Reading passage >>
::::

Thursday, February 7, 2013

What is biomass electricity, and what waste to energy & biomass in California means for you and me.

What is biomass electricity? 
Biomass electricity is drawn from combusting or decomposing organic matter.

There are about 132 waste-to-energy plants in California, with a total capacity of almost 1,000 megawatts. These plants power our homes and businesses with electricity from waste matter that would have been released into the atmosphere, added fuel to forest fires, and burdened our landfills.

Why is biomass electricity important?
Using biomass to produce electricity reduces our reliance on fossil fuels, the nation's primary energy sources for electricity, and the largest contributors to air pollution and greenhouse gases. We will eventually run out of fossil fuels. Biomass electricity offers alternatives with many benefits:
  • Our supply of biomass is renewable, meaning it will not run out.
  • Electricity produced by biomass reduces the threat of global climate change.
  • Using biomass waste eliminates the need to place it in landfills.
  • Clearing biomass from wooded areas helps prevent forest fires.

::::

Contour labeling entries
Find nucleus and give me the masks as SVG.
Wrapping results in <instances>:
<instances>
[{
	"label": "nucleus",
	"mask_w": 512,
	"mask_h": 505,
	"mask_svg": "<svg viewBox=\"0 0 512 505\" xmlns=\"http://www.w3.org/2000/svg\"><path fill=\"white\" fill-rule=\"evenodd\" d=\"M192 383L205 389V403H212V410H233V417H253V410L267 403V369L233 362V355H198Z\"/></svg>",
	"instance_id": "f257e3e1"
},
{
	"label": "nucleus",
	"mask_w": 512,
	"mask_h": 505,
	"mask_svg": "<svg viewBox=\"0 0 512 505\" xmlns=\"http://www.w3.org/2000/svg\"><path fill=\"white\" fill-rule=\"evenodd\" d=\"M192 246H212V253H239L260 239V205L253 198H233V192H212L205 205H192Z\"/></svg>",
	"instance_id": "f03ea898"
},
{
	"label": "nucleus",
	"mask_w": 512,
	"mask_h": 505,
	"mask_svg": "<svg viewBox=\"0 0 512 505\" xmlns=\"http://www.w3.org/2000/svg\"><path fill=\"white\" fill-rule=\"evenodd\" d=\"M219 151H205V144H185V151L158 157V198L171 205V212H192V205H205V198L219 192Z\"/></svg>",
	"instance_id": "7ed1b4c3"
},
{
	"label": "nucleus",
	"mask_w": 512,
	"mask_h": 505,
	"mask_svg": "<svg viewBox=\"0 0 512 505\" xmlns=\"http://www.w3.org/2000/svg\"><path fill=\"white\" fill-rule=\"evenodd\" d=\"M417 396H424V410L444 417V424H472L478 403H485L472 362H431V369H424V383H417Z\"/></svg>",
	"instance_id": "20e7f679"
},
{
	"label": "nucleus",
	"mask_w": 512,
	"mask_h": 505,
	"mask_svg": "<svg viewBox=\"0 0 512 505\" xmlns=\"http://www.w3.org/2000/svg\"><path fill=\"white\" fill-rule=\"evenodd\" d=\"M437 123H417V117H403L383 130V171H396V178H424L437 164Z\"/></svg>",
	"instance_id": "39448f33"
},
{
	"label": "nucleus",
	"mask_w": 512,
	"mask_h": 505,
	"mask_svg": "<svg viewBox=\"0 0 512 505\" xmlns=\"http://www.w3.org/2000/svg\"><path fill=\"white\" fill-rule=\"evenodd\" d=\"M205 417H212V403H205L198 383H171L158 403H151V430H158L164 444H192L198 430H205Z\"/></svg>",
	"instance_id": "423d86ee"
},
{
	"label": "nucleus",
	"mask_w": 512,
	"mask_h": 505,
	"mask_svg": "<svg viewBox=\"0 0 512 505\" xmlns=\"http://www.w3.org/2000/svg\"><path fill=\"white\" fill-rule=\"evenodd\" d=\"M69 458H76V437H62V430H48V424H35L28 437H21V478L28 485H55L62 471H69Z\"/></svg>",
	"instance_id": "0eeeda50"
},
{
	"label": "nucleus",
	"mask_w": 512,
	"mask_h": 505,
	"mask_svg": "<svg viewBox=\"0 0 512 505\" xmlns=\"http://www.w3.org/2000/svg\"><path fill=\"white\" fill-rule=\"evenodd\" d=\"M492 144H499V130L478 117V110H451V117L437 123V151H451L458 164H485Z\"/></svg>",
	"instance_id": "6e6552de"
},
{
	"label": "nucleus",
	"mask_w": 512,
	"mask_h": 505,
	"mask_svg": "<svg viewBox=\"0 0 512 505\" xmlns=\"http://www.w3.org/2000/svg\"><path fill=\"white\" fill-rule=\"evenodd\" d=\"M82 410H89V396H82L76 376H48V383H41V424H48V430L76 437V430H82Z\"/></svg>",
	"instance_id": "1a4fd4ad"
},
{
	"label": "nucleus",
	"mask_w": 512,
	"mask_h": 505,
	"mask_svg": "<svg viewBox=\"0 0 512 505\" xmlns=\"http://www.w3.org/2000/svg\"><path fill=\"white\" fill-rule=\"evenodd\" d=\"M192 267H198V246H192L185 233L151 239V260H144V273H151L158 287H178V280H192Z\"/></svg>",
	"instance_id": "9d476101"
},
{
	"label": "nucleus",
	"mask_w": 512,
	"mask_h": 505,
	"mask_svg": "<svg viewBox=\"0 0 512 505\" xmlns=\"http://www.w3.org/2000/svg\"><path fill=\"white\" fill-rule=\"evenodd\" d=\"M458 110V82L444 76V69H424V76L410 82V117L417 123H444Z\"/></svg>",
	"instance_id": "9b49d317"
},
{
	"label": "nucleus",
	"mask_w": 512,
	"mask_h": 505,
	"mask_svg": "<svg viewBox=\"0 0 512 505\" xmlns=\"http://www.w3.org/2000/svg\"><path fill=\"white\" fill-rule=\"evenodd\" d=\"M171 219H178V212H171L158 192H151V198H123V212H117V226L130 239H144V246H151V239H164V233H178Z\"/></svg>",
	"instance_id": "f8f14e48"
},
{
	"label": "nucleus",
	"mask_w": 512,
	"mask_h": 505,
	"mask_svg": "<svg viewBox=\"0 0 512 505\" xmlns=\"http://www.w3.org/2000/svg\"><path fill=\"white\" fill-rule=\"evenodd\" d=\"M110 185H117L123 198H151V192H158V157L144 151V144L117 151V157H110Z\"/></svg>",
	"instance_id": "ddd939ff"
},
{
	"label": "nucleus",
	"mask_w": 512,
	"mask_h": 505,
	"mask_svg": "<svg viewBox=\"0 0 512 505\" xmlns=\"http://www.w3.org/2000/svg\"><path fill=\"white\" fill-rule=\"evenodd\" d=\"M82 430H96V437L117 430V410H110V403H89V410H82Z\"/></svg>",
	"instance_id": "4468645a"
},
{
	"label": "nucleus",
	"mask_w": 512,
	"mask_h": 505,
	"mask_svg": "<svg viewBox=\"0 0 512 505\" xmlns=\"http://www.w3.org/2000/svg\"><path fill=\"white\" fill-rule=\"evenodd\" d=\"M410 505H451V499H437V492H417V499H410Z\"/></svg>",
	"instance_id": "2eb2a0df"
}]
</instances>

::::

Given task 1 >> According to the biomass electricity post, about how many waste-to-energy plants does California have?
Given task 2 >> Reproduce the stretch of the records from their first line through the line that contains "383L205 389V403H212V410H233V417H253V410L267 403V369L233", with both of those lines included.

Solution 1 >> About 132.

Solution 2 >>
Find nucleus and give me the masks as SVG.
Wrapping results in <instances>:
<instances>
[{
	"label": "nucleus",
	"mask_w": 512,
	"mask_h": 505,
	"mask_svg": "<svg viewBox=\"0 0 512 505\" xmlns=\"http://www.w3.org/2000/svg\"><path fill=\"white\" fill-rule=\"evenodd\" d=\"M192 383L205 389V403H212V410H233V417H253V410L267 403V369L233 362V355H198Z\"/></svg>",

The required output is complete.